At the same time, enterprises continue to shift more of their applications to public cloud providers. Cloud revenues, estimated at $70 billion last year, are expected to double to $140 billion by 2019, according to IDC.
As more cloud-delivered applications deploy throughout the enterprise, IT finds it more difficult to track application behavior. That's because the applications themselves -- incorporating multiple third-party elements and complex back ends that all must work in sync -- have become more complex.
"We're trying to make it a lot easier for people -- both on the APM side, as well as on the network configuration management side -- to quickly identify and resolve application performance problems," said Erik Hille, director of product marketing at San Francisco-based Riverbed. "From an IT perspective, we're offering improved monitoring across cloud technologies, better communications, and faster troubleshooting and resolution. This will let IT focus on strategic initiatives, rather than firefighting."
Probing application, network behavior
SteelCentral analyzes application behavior through lightweight agents that probe myriad networking devices and software programs, among them routers, switches, databases, Web servers and application servers. The new release features upgrades across a number of SteelCentral components, including AppInternals, NetProfiler, Portal and UCExpert, Hille said.
Application behavior and performance is tabulated by a reporting layer that records transactions throughout a company's infrastructure. Riverbed retooled the reporting tool in the most recent release by designing a new application performance graph that makes it easier for managers to determine where performance issues are occurring, regardless of where the applications are hosted.
In addition to providing a simpler performance graph, SteelCentral now integrates more closely with Microsoft Azure and Amazon Web Services, the leading public cloud providers.
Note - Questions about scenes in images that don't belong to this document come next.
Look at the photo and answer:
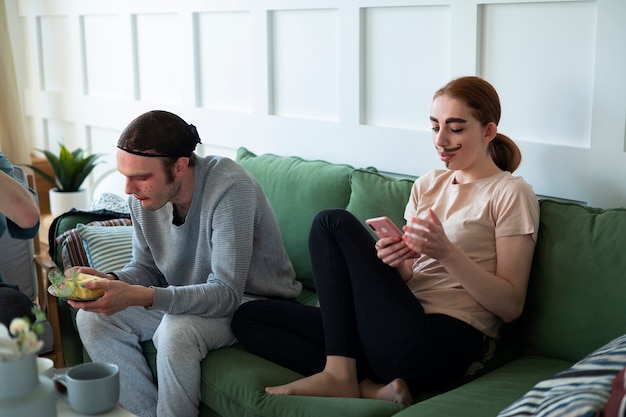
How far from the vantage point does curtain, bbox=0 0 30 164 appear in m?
4.54

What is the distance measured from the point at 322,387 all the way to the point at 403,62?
122 cm

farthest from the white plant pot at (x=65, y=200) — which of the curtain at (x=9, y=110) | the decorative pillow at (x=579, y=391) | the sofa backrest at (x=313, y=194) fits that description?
the decorative pillow at (x=579, y=391)

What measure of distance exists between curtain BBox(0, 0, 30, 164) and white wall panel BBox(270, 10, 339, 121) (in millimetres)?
1889

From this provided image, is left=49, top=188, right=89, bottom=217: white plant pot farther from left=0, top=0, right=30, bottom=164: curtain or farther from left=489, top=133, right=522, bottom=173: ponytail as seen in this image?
left=489, top=133, right=522, bottom=173: ponytail

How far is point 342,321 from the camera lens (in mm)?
2164

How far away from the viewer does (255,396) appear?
2.09 meters

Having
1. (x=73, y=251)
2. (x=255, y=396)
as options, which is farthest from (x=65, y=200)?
(x=255, y=396)

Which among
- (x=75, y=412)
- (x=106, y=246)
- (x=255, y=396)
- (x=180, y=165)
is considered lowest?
(x=255, y=396)

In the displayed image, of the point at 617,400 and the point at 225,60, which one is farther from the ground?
the point at 225,60

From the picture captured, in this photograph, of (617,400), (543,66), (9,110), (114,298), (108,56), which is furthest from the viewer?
(9,110)

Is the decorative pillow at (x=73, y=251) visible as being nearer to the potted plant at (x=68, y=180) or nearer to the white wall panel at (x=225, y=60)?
the white wall panel at (x=225, y=60)

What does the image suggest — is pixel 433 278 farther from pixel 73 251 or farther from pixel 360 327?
pixel 73 251

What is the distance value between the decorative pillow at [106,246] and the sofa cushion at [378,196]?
28.7 inches

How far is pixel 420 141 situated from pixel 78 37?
8.08ft
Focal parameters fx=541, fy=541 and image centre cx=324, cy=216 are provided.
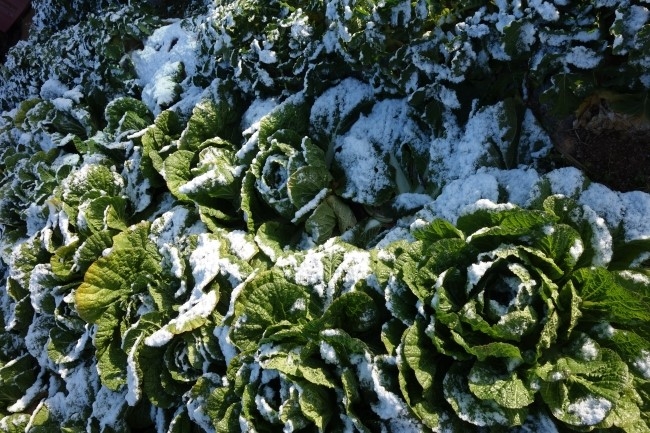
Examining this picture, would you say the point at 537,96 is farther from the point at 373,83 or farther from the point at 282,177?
the point at 282,177

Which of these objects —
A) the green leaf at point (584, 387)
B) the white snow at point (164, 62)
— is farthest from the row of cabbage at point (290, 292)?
the white snow at point (164, 62)

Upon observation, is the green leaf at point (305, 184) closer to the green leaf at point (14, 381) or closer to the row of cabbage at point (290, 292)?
the row of cabbage at point (290, 292)

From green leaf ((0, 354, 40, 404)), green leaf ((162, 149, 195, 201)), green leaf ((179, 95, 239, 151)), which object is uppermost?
green leaf ((179, 95, 239, 151))

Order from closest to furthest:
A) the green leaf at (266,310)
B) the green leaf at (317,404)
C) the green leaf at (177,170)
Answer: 1. the green leaf at (317,404)
2. the green leaf at (266,310)
3. the green leaf at (177,170)

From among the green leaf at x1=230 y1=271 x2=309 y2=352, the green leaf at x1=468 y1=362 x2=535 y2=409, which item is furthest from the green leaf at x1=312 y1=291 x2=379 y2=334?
the green leaf at x1=468 y1=362 x2=535 y2=409

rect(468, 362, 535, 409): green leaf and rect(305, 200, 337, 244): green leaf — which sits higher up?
rect(305, 200, 337, 244): green leaf

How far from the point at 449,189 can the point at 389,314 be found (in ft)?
1.64

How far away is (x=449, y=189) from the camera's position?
1934mm

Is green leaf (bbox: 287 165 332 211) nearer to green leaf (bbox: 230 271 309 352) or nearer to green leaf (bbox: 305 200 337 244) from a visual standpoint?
green leaf (bbox: 305 200 337 244)

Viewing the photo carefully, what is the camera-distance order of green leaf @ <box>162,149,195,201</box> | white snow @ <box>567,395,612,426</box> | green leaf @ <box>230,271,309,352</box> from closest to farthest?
white snow @ <box>567,395,612,426</box>
green leaf @ <box>230,271,309,352</box>
green leaf @ <box>162,149,195,201</box>

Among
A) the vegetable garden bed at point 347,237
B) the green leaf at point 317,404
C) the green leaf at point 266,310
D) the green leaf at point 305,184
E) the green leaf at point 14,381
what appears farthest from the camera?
the green leaf at point 14,381

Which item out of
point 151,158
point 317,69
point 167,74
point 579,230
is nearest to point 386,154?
point 317,69

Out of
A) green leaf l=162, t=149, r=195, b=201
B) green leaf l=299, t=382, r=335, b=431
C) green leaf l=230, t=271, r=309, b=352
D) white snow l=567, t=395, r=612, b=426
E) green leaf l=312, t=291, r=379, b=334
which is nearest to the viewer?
white snow l=567, t=395, r=612, b=426

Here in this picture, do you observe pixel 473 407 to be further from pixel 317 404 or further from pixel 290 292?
pixel 290 292
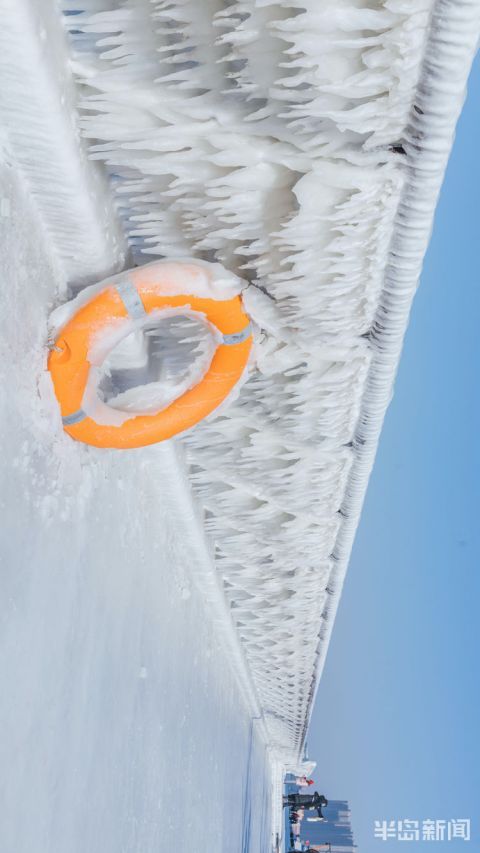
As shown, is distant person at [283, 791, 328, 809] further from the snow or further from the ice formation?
the ice formation

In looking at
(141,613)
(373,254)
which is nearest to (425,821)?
(141,613)

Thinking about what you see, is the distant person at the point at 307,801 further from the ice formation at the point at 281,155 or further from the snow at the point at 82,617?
the ice formation at the point at 281,155

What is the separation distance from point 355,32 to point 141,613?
1.32 m

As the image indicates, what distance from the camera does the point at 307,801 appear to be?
8164mm

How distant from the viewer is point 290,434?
1.51 m

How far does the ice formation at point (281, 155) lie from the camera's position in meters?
0.80

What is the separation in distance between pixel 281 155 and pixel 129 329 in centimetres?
34

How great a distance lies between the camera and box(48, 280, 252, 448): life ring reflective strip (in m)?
1.06

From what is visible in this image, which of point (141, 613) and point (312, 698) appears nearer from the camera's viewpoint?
point (141, 613)

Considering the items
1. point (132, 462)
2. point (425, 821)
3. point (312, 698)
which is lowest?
point (425, 821)

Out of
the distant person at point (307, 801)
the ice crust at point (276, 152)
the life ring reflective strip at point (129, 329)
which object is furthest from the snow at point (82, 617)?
the distant person at point (307, 801)

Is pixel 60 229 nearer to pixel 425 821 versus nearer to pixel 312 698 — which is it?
pixel 312 698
Previous versions of SteelCentral relied on virtualized instances of AppInternals instead of direct hooks into Azure and AWS. The software also now works with Microsoft's Skype for Business, reflecting increased enterprise adoption of the unified communications program.
The enhancements will help IT managers unearth application performance problems as they dig through the mountain of network transaction data generated every day, Craig said. "In the end, the network will be the Rosetta Stone," illuminating issues that affect both network and application behavior, she said. "Enterprises need tools that track each one, and that is the sweet spot that Riverbed occupies."